Microsymposium 54 on "Lunar Farside and Poles - New Destinations for Exploration" was organized by joint efforts of Brown University, Russia's Vernadsky Institute, the Massachusetts Institute of Technology and the NASA Lunar Science Institute.

Speaking at the event, Igor Mitrofanov of the Institute for Space Research (IKI) in Moscow claimed that Russian space scientists were scripting a new plan to reconnect with the moon.

Russia (the Soviet Union then) launched its last moon mission called Luna 24 in April 1976. Then a spacecraft landed on the Earth's satellite and returned back with samples of Mare Crisium (Sea of Crisis) region.

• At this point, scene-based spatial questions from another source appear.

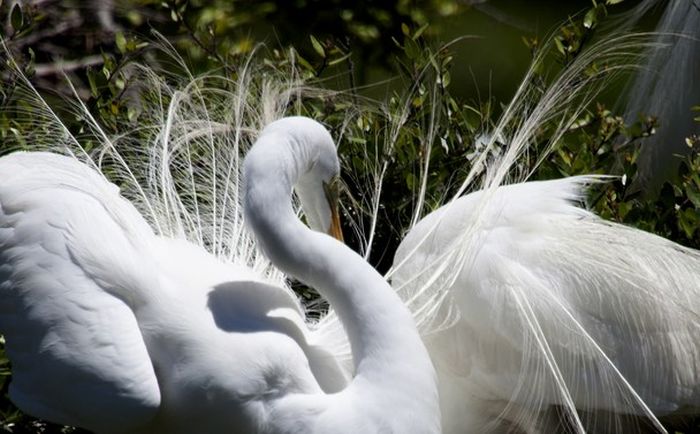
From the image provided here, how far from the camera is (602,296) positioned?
2826mm

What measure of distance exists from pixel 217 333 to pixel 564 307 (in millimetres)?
770

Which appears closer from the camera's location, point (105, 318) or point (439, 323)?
point (105, 318)

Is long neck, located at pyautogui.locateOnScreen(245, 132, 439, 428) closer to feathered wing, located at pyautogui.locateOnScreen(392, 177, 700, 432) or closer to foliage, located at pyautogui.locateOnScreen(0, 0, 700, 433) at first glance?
feathered wing, located at pyautogui.locateOnScreen(392, 177, 700, 432)

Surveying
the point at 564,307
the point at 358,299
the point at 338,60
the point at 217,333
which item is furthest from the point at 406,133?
the point at 217,333

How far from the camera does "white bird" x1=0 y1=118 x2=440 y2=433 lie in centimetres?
252

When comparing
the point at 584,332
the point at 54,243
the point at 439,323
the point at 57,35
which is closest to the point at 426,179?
the point at 439,323

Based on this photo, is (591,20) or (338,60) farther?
(338,60)

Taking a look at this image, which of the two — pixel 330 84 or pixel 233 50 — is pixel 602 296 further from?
pixel 330 84

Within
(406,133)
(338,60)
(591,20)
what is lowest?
(406,133)

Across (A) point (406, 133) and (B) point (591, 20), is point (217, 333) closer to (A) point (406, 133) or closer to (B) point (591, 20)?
(A) point (406, 133)

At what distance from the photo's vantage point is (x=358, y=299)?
258 cm

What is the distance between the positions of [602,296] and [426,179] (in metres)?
0.63

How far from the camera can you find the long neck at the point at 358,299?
2533 millimetres

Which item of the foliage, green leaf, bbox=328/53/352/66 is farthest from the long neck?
green leaf, bbox=328/53/352/66
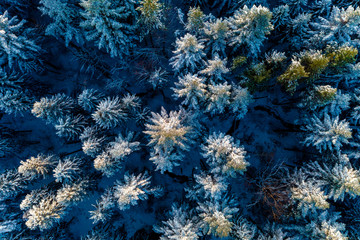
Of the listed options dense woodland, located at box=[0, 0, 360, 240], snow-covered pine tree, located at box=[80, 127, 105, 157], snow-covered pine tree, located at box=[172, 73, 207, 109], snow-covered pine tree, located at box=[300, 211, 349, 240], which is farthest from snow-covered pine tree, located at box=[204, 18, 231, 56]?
snow-covered pine tree, located at box=[300, 211, 349, 240]

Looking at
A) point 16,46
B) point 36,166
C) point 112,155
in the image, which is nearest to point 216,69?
point 112,155

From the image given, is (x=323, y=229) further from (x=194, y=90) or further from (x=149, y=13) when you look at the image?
(x=149, y=13)

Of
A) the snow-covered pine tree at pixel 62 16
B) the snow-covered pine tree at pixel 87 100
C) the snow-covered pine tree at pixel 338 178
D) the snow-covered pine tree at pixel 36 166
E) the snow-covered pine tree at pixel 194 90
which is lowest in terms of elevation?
the snow-covered pine tree at pixel 36 166

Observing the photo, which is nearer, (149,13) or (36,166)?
(149,13)

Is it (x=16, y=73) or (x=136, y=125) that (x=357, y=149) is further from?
(x=16, y=73)

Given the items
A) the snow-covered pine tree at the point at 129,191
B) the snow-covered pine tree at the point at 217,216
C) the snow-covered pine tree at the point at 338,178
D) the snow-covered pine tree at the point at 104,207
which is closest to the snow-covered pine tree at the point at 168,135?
the snow-covered pine tree at the point at 129,191

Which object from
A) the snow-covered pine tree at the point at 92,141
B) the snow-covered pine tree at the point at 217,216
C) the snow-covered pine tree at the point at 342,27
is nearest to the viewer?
the snow-covered pine tree at the point at 342,27

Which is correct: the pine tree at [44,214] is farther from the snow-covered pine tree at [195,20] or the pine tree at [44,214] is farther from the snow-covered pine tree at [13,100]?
the snow-covered pine tree at [195,20]
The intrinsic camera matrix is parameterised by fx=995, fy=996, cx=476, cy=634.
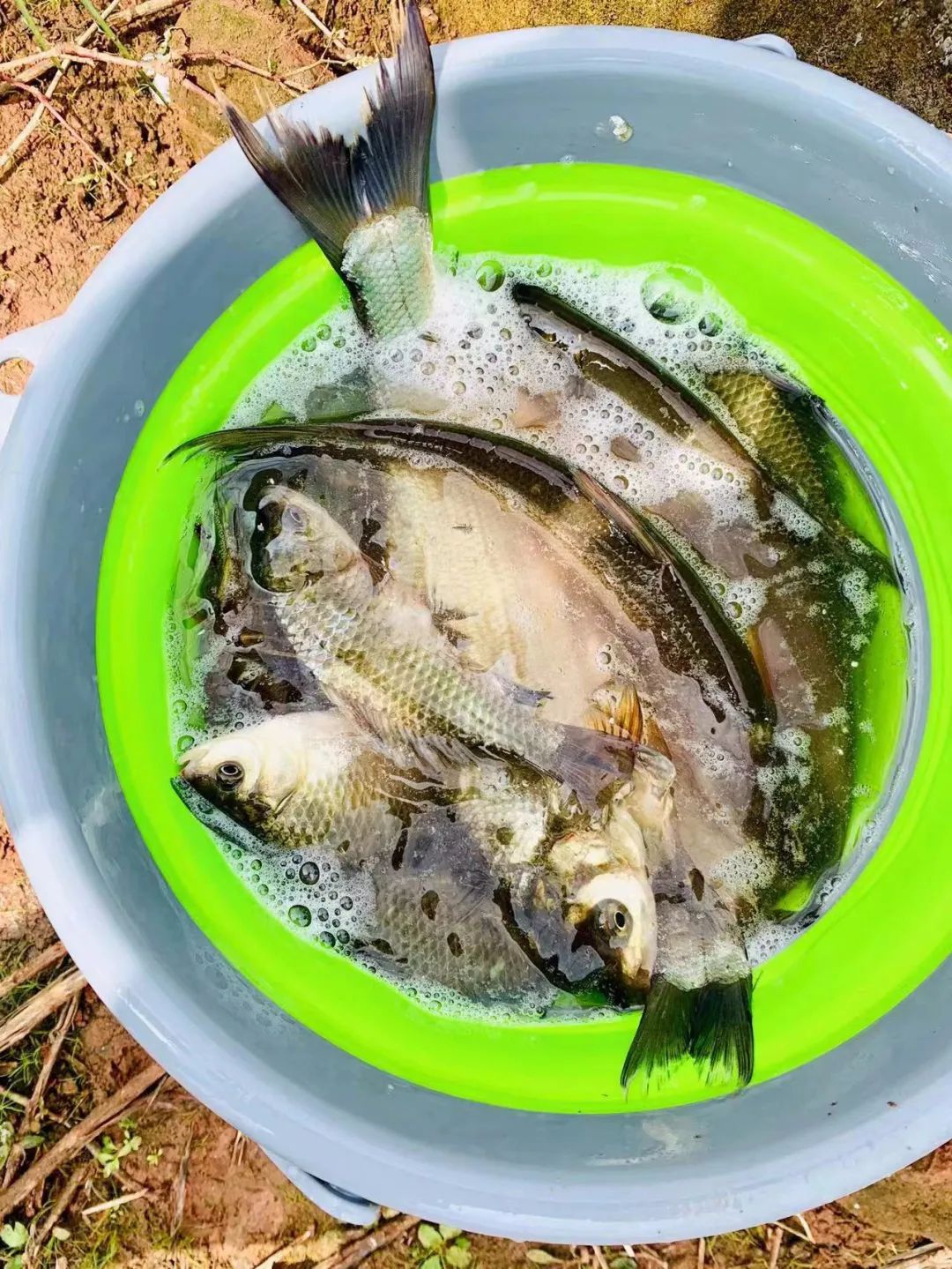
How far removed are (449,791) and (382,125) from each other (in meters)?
0.97

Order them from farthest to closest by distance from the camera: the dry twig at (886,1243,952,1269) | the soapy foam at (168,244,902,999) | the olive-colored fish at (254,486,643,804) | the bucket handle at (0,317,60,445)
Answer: the dry twig at (886,1243,952,1269)
the soapy foam at (168,244,902,999)
the olive-colored fish at (254,486,643,804)
the bucket handle at (0,317,60,445)

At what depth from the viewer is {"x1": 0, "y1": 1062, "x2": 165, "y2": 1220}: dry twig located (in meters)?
1.85

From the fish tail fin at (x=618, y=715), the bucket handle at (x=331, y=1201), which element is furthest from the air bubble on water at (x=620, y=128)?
the bucket handle at (x=331, y=1201)

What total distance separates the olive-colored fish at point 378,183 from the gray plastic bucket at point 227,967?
3cm

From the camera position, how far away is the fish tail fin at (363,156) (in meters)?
1.31

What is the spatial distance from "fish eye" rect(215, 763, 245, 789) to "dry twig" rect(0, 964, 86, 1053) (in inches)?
26.3

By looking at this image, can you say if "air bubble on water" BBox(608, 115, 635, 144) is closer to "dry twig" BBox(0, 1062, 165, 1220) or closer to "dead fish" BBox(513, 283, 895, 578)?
"dead fish" BBox(513, 283, 895, 578)

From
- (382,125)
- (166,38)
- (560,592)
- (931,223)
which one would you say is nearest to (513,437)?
(560,592)

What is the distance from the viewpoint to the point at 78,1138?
186cm

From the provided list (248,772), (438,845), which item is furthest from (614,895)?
(248,772)

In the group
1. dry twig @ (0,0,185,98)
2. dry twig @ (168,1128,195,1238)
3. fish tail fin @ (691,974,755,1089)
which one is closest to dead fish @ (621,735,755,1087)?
fish tail fin @ (691,974,755,1089)

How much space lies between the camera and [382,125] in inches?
53.5

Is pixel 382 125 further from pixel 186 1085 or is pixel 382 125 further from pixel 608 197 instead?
pixel 186 1085

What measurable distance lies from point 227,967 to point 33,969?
2.00 ft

According to Mitrofanov, the renewed program would allow setting up outposts for humans on the moon, which in the long run would make Mars journeys more attainable.

The scientist outlined Russia's moon mission schedule over the next several years.

"Depending on the success of these [first] three missions, another two will be implemented," he said.

The first mission called Luna 25 is planned for 2015 and would include the launch of a lander designed to analyze the moon's surface and exosphere. The next two missions are scheduled for 2016 and 2017.

The Soviet Union can boast a number of high achievements, or "firsts", on Earth's satellite, including the first spacecraft to impact the moon; first photograph of the lunar farside; and, of course, the first moon rover Lunokhod.

Back in 1960s and 1970s the Soviet Union and the US were fiercely competing to put humans on the moon. American scientists acknowledge now Soviet scientists had certain success in the area, and in light of that the renewed program does not look a reckless idea.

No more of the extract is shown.